Bloch, “yeni”nin teorisini, olacak olanı gösterme şeklinde değil, yeniyi isteme, yeninin imkanını anlatma olarak kurmuştu. İnsan olmanın, dönüştürücü güç/potansiyelde tanımlandığı bu kuram, insanın bu imkanın peşinde koşmadığında insanlıktan, dolayısıyla zamandan/tarihten çıkacağını da anlatıyordu. Gelecek kategorisinin epeydir insanlığın ufkundan çıktığı, insanlığın fasit bir şimdiye kapandığı zamanlarda Bloch’u okumak, daha iyi bir yaşam arzusunun, aslında geleceğe açılan kapının kendisi olduğunu görmeyi/hatırlamayı sağlayabilir. Bu hatırlama, politikanın yeniden anlam bulmasının da zemini olacaktır. Politikadan umudunu kesen insanın, aslında düş kurma yeteneğinin körelmiş olduğunu anlatacaktır Bloch. Ayrıca, eylemin ahlaksal içeriğini düşünmeye sevk edecek bir okumayla Umut İlkesi, vicdanın nasıl gerçekte politik bir kapasite olduğunu da gösterebilir.

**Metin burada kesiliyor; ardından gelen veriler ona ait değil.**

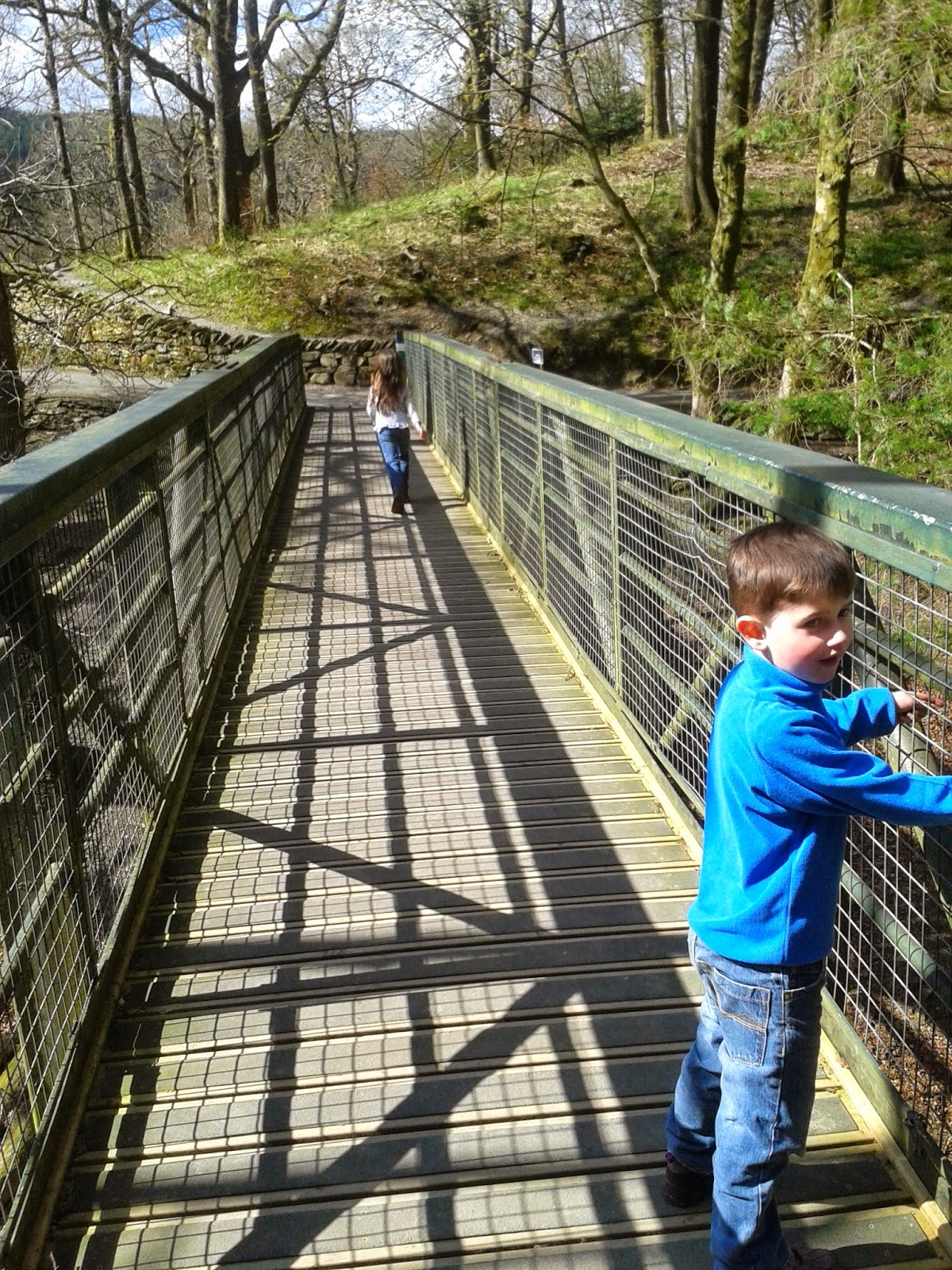 Grizedale Forest Gruffalo trail, nope not on the bridge.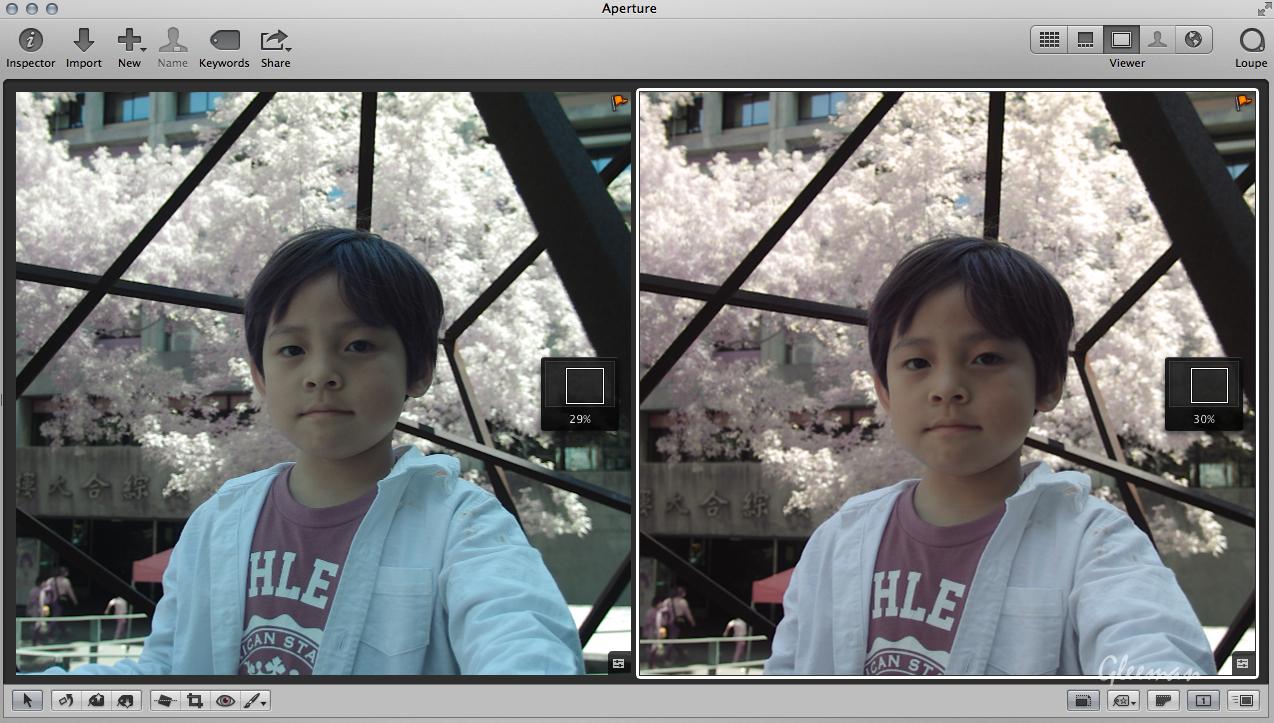 彩色紅外線攝影 (Pentax K5 Color IR Photography)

Edebi, hatta şiirsel, kimi zaman da “sırlı” bir dille dile getirilen bir insanlık hikayesini, tarihe tanıklığın felsefi tarzının büyük örneklerinden birini okurken, bu “sırlı” dilin Türkçe’de dile gelmesinin zorluğunu aşmanın da büyüklüğü fark edilecektir.
Ernst Bloch, Umut İlkesi, Çev. Tanıl Bora İletişim yay.